> Saved entries:
-*-
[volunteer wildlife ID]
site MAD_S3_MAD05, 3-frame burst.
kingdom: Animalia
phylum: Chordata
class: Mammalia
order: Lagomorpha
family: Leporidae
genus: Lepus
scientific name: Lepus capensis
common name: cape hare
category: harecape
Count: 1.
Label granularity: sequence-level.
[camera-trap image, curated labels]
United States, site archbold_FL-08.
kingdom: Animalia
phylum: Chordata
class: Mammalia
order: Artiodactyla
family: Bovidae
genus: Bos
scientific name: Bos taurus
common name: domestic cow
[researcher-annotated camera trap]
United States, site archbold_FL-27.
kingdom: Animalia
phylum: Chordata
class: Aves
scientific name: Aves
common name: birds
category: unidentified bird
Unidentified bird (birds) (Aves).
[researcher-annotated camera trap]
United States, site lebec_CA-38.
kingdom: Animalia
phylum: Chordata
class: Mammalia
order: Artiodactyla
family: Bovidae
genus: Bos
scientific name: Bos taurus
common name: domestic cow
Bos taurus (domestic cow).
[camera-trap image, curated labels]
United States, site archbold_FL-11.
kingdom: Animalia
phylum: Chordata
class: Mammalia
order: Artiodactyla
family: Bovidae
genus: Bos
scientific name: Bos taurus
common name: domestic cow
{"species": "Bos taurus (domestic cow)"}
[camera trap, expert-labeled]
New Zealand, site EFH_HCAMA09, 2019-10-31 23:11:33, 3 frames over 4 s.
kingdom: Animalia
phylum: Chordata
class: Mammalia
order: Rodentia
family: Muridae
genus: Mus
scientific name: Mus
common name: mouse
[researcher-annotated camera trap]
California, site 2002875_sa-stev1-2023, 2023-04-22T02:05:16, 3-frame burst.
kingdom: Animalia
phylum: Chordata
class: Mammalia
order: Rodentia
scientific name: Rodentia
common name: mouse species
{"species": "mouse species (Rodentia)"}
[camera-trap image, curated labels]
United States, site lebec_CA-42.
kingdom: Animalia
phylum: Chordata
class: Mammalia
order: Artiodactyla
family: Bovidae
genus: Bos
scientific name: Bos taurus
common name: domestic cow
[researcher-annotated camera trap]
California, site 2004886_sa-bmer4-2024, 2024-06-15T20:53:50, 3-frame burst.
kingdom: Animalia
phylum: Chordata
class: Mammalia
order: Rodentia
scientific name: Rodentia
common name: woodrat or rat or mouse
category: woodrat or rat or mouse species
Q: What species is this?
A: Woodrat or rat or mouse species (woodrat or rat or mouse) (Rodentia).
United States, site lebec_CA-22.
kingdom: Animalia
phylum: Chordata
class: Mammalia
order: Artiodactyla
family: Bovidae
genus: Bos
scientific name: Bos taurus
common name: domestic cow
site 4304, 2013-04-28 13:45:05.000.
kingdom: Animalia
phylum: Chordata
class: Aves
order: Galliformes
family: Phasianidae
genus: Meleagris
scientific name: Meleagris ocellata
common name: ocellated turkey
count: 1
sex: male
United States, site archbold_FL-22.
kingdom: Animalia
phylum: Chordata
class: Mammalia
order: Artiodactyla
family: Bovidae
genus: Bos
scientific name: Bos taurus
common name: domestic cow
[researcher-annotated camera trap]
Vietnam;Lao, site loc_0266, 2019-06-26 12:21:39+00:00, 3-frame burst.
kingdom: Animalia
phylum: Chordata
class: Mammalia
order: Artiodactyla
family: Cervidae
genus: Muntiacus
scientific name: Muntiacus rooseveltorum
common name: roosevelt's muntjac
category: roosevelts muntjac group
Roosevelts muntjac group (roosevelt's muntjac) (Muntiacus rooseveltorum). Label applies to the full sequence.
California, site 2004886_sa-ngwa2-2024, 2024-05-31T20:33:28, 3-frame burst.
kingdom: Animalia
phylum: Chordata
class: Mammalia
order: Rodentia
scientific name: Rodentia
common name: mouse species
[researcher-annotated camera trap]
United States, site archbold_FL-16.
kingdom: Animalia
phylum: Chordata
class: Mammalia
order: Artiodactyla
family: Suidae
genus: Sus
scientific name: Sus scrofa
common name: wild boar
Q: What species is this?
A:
-*-
> Your task:
If a line falls between the first line of the records and the line containing "United States, site archbold_FL-11.", inclusive, repeat it exactly; leave out all others.

> Your response:
[volunteer wildlife ID]
site MAD_S3_MAD05, 3-frame burst.
kingdom: Animalia
phylum: Chordata
class: Mammalia
order: Lagomorpha
family: Leporidae
genus: Lepus
scientific name: Lepus capensis
common name: cape hare
category: harecape
Count: 1.
Label granularity: sequence-level.
[camera-trap image, curated labels]
United States, site archbold_FL-08.
kingdom: Animalia
phylum: Chordata
class: Mammalia
order: Artiodactyla
family: Bovidae
genus: Bos
scientific name: Bos taurus
common name: domestic cow
[researcher-annotated camera trap]
United States, site archbold_FL-27.
kingdom: Animalia
phylum: Chordata
class: Aves
scientific name: Aves
common name: birds
category: unidentified bird
Unidentified bird (birds) (Aves).
[researcher-annotated camera trap]
United States, site lebec_CA-38.
kingdom: Animalia
phylum: Chordata
class: Mammalia
order: Artiodactyla
family: Bovidae
genus: Bos
scientific name: Bos taurus
common name: domestic cow
Bos taurus (domestic cow).
[camera-trap image, curated labels]
United States, site archbold_FL-11.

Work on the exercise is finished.